E o que se viu, na sequência estonteante dos passos ensaiados por um governador que perdera o controle da situação e já não tinha mais margem de manobra para retroceder no que fizera? O que se viu foi Ricardo Coutinho nos palanques, em comícios a céu aberto, dando as mãos a João Azevêdo e a Lígia Feliciano, deixando-se fotografar ao lado do casal-candidato alegremente, estampando no rosto a convicção de que “o projeto” teria continuidade. Quem estava mentindo? Ricardo, que acusou os Feliciano de montar um governo paralelo, ou João e Lígia, que perseveraram no projeto e nunca deixaram de enaltecer a figura de Coutinho como o “grande mentor”, o Mao-Tsé-Tung da Longa Marcha empreendida no rumo do socialismo tupiniquim?
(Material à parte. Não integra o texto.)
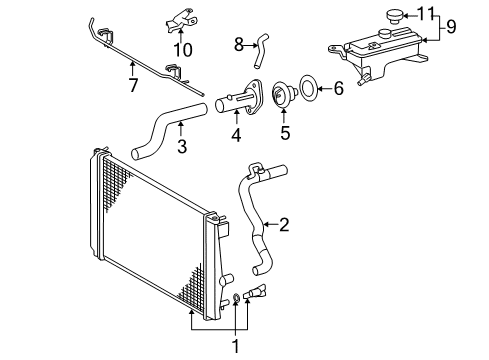 11
9
10
8
7
6
4
5
3
2
1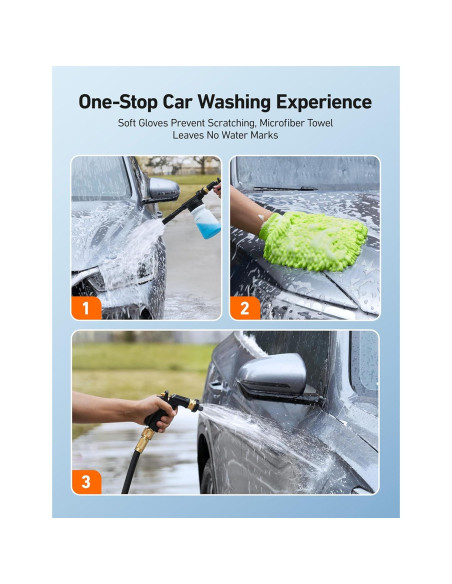 One-Stop Car Washing Experience

Soft Gloves Prevent Scratching, Microfiber Towel Leaves No Water Marks

1

2

3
Pode parecer tola ou bobinha mas anda circulando por aí, em rodas políticas onde prevalecem o fosfato e o espírito público, que a “ficha” de Ricardo começou a cair quando se anunciou que o pleito estava decidido em primeiro turno e que a chapa João Azevêdo-Lígia Feliciano estava consagrada. Não era bem este o desfecho com que sonhara o ex-governador, senhor de baraço e cutelo, dono dos cordéis do partido chamado PSB e de uma influência desmesurada nos primeiros dias do governo Azevêdo, a ponto de manter nos seus cargos os remanescentes da Era que ele instalou e que a seu ver teria demarcado etapas de invenção e reinvenção da Paraíba. Com o cerco se fechando e com Azevêdo reagindo às pressões para sucumbir ao comando absolutista de Coutinho, não restou ao ex-governador e a seus liderados tumultuar o governo, remexer nas eleições, tendo o cuidado de não avançar pelos fantasmas que só o Gaeco e o Ministério Público conhecem em profundidade. A falta de grandeza é um dos piores defeitos do político. Ricardo Coutinho incorporou esse condimento à sua personalidade mercurial, oscilante no humor e nas posições.